The Effect of Diabetes on B-Type Natriuretic Peptide Concentrations in Patients With Acute Dyspnea: An analysis from the Breathing Not Properly Multinational Study

The Breathing Not Properly Multicenter Study was an international, seven-center, prospective study (five U.S. centers and two European centers). The study design and main results of the Breathing Not Properly Multinational Study have been published elsewhere (10). Study investigators and centers are listed in the appendix. The study was conducted from April 1999 to December 2000. The study protocol was approved by the institutional review boards of all study centers, and written informed consent was obtained from all participants.

A total of 1,666 patients presenting to the study centers with a primary complaint of dyspnea were screened.
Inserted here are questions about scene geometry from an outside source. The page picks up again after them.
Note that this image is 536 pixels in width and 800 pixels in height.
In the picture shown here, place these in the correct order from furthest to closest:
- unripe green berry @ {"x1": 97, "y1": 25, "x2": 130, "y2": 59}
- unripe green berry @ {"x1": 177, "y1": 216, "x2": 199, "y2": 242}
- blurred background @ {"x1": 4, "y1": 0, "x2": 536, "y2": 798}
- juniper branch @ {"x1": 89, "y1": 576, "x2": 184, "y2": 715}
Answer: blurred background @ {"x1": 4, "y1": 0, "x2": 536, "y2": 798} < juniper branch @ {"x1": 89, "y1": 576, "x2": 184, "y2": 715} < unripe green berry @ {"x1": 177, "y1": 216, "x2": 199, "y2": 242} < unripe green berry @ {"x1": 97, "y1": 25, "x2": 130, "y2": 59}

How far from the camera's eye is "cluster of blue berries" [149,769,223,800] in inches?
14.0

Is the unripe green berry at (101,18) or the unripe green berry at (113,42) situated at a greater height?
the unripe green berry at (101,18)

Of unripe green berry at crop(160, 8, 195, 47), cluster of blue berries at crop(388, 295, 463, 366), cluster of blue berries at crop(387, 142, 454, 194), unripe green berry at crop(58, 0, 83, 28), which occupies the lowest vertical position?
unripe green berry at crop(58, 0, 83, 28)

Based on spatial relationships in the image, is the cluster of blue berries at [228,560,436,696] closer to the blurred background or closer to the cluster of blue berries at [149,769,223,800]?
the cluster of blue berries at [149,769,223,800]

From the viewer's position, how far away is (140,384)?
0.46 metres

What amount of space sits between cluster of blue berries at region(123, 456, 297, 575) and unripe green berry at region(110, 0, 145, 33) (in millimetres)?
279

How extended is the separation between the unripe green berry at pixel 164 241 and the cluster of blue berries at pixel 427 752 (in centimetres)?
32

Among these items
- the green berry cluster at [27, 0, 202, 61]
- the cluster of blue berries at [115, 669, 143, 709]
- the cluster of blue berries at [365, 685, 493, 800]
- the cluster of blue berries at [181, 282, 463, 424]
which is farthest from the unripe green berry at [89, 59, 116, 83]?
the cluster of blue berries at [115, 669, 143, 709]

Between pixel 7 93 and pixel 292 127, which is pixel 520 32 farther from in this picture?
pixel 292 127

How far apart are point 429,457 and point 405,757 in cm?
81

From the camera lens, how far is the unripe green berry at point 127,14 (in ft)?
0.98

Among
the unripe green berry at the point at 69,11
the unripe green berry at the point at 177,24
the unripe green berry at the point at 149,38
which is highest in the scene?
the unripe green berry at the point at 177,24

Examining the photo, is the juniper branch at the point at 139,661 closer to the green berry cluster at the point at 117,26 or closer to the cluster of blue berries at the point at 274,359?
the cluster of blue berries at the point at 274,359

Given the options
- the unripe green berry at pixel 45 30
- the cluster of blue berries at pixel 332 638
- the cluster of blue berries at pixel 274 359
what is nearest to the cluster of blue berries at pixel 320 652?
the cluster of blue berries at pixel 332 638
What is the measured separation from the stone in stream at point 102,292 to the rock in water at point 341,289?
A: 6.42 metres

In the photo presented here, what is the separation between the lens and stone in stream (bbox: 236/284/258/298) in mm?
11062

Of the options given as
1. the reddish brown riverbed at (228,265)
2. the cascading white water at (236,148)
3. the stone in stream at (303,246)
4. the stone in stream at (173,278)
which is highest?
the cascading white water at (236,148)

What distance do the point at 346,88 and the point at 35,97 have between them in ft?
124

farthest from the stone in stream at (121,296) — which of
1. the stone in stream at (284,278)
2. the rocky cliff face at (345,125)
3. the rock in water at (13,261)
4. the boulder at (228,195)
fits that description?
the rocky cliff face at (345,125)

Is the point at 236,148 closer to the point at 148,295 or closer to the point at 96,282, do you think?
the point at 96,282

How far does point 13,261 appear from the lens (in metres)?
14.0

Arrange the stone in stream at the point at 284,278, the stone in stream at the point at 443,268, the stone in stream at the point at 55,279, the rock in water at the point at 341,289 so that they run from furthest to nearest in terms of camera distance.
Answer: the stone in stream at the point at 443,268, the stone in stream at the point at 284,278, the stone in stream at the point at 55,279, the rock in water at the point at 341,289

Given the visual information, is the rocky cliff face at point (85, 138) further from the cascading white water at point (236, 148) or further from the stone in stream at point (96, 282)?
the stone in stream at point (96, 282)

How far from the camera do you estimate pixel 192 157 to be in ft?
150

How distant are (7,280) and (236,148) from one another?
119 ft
Eighty patients were excluded from the study based on the protocol exclusion criteria, which included the presence of advanced renal failure (on dialysis or estimated glomerular filtration rate of <15 ml · min⁻¹ · 1.73 m⁻²) (11), acute myocardial infarction, or overt cause of dyspnea including chest wall trauma or penetrating lung injury. A final total of 1,586 participants were enrolled in the study. There were 367 patients (23.1%) who had diabetes listed in the final discharge diagnosis and 1,219 (76.9%) who did not.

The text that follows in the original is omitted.